Under this regime, the relative values are:
Genotype | $\ell_{XX}$ | $m_{XX}$ | $W_{XX}$ | $w_{XX}$
---------|:-----------:|:--------:|:--------:|:---------------
`AA` | $0.75$ | $100$ | $75$ | $1.0$
`AB` | $0.50$ | $50$ | $25$ | $\frac{1}{3}$
`BB` | $0.20$ | $25$ | $5$ | $\frac{1}{15}$
Through time, this would change allele frequencies (assuming they start out at $p=q$) as:
```{r message=FALSE, warning=FALSE}
library(ggplot2)
df <- data.frame( Generation=1:10, p=iterate_selection(wAB=1/3, wBB=1/15, T=10))
ggplot( df, aes(x=Generation, y=p)) + geom_line() + geom_point() + ylim(c(0,1))
```
So, through time, we see a relatively rapid change in allele frequencies. This is evolution, *sensu stricto*. To parameterize the amount of change in allele frequencies we can take the equation for $p_{t+1}$ and $p_t$ and solve throwing away the subscripts of which generation is which:
\begin{aligned}
\delta p &= p_1 - p_0 \\
&= \frac{p^2w_{AA} + pqw_{AB}}{\bar{w}} \\
&= \frac{p^2w_{AA} + pqw_{AB}}{\bar{w}} - p_0\\
&= \frac{p^2w_{AA} + pqw_{AB}}{\bar{w}} - p_0\frac{\bar{w}}{\bar{w}}\\
&= \frac{p^2w_{AA} + pqw_{AB} + p_0(q^2w_{AA} + 2pqw_{AB} + q^2w_{BB})}{\bar{w}}\\
&\cdots\;several\;simplifications\;\cdots\\
&= \frac{pq[p(w_{AA} - w_{AB}) - q(w_{BB} - w_{AB})]}{\bar{w}}
\end{aligned}
## The Strength of Selection
The strength of selection can be estimated from looking at the relative allele frequencies for populations before and after selection. In the lecture, we covered an example based upon resistance to prion disease. There we quantifed genotypes frequencies as $P$, $Q$, and $R$ for those before selection and $\hat{P}$, $\hat{Q}$ and $\hat{R}$ for genotype frequencies after selection.

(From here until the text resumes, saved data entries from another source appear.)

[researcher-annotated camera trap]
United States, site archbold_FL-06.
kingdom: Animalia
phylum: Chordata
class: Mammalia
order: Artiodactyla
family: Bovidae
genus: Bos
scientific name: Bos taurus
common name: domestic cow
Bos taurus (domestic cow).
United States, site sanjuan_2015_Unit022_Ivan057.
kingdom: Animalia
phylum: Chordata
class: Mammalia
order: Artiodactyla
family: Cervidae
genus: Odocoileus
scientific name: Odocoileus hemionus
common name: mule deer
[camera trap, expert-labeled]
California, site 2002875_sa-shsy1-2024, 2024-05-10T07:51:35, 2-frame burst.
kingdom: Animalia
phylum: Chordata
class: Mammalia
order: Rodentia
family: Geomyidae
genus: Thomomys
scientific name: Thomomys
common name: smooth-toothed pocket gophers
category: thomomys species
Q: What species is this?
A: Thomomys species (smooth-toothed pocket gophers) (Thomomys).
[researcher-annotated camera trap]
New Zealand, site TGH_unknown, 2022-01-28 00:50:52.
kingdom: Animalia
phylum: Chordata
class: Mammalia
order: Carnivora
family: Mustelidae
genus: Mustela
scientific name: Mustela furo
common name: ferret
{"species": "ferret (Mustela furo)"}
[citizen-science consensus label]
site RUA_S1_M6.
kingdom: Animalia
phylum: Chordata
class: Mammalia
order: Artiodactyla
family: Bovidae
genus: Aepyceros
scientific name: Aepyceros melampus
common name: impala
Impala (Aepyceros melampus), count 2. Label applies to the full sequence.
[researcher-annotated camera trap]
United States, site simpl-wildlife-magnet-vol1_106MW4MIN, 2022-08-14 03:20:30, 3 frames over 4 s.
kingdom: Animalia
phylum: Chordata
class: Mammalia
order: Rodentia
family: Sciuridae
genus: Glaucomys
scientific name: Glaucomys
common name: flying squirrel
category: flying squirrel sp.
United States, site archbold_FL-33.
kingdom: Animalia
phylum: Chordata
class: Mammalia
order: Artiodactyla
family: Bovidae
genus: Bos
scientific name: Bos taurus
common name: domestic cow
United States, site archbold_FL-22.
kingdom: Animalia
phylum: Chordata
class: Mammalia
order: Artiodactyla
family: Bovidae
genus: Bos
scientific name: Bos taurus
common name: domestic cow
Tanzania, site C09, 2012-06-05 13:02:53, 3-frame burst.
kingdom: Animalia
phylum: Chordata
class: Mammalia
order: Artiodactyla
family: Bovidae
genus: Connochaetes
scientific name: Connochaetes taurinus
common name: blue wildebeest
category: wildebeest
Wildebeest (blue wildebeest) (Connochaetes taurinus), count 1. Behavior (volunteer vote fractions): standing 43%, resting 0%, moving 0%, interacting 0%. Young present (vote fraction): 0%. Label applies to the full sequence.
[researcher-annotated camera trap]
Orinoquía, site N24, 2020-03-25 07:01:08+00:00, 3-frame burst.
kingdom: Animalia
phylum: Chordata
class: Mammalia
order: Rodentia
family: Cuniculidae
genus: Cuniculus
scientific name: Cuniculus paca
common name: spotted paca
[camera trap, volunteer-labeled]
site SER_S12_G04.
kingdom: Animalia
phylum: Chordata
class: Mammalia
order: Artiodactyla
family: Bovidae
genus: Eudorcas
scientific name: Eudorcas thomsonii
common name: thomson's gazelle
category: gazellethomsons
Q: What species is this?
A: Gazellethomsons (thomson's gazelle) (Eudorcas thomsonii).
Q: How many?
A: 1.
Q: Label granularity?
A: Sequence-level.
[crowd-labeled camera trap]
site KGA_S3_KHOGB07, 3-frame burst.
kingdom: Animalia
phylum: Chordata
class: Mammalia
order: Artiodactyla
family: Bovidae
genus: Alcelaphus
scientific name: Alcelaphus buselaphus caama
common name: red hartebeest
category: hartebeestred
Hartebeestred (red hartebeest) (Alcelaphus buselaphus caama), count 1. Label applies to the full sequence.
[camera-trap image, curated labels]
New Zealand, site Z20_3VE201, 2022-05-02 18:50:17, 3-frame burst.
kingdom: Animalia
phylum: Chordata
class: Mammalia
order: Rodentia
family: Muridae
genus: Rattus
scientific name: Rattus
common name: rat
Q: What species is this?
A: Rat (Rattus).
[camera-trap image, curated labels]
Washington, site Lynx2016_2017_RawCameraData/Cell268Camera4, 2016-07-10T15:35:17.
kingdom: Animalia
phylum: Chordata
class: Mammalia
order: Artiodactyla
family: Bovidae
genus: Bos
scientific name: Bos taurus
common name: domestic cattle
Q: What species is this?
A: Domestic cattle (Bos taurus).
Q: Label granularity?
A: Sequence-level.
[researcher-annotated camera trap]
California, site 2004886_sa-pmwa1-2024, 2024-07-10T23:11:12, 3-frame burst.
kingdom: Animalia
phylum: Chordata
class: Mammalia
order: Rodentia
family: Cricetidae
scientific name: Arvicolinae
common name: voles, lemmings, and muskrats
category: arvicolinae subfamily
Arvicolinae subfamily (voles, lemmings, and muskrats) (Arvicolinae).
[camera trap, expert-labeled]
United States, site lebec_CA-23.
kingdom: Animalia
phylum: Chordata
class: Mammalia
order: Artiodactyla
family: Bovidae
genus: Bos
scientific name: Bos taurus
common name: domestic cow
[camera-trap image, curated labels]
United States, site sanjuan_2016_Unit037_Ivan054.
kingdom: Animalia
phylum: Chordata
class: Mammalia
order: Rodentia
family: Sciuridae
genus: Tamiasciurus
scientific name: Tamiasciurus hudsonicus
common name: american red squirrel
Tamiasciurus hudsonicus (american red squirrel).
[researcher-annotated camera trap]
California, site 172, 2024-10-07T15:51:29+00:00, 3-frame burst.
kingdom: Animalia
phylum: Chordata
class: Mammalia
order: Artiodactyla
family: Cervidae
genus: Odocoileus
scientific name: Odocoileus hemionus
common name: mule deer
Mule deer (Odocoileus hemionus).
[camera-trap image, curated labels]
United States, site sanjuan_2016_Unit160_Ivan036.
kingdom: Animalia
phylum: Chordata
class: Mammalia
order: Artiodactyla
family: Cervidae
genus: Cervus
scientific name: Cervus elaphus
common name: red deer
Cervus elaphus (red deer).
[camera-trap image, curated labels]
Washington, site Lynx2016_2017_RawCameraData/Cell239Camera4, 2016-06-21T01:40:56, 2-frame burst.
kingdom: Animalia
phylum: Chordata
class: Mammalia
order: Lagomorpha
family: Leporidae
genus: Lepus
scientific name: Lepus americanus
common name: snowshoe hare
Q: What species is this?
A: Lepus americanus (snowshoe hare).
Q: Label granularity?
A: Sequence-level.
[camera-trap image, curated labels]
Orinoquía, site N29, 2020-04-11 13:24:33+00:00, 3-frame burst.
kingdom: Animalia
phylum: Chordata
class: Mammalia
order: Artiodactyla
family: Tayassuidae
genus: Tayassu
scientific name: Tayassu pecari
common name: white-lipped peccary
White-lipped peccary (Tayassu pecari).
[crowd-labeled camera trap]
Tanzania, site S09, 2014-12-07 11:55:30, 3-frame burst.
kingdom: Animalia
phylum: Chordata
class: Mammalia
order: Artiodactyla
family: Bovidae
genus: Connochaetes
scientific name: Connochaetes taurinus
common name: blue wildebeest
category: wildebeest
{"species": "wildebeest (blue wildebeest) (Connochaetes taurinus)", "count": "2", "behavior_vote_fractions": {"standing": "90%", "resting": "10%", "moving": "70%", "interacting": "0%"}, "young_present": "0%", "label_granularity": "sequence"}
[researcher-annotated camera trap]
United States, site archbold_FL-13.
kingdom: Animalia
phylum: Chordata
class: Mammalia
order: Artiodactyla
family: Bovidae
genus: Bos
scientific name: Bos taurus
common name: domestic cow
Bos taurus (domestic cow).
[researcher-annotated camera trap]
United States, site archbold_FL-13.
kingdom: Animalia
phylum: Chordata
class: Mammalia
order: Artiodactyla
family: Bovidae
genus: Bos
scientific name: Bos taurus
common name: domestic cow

Their relationships are given by:
\begin{aligned}
\hat{P} &= P\; \ell_{AA}\; m_{AA} \\
\hat{Q} &= Q\; \ell_{AB}\; m_{AB} \\
\hat{R} &= R\; \ell_{BB}\; m_{BB} \\
\end{aligned}
If we take the genotype frequencies and divide the homozygotes by the heterozygotes and reorganize the relationship, we get:
\begin{aligned}
\hat{\ell}_{AA}\hat{m}_{AA} = & \frac{\hat{P}Q}{\hat{Q}P}\\
\hat{\ell}_{BB}\hat{m}_{BB} = & \frac{\hat{R}Q}{\hat{Q}R}\\
\end{aligned}
And from this we can estimate fertility and survival values by genotype. In the lecture, we assumed that fertility, the $m_{xx}$ parameters, were not changed so we dropped them (or at least thought they were all equal to 1.0).
This is sufficient information for you to estimate the consequences of selection from real data.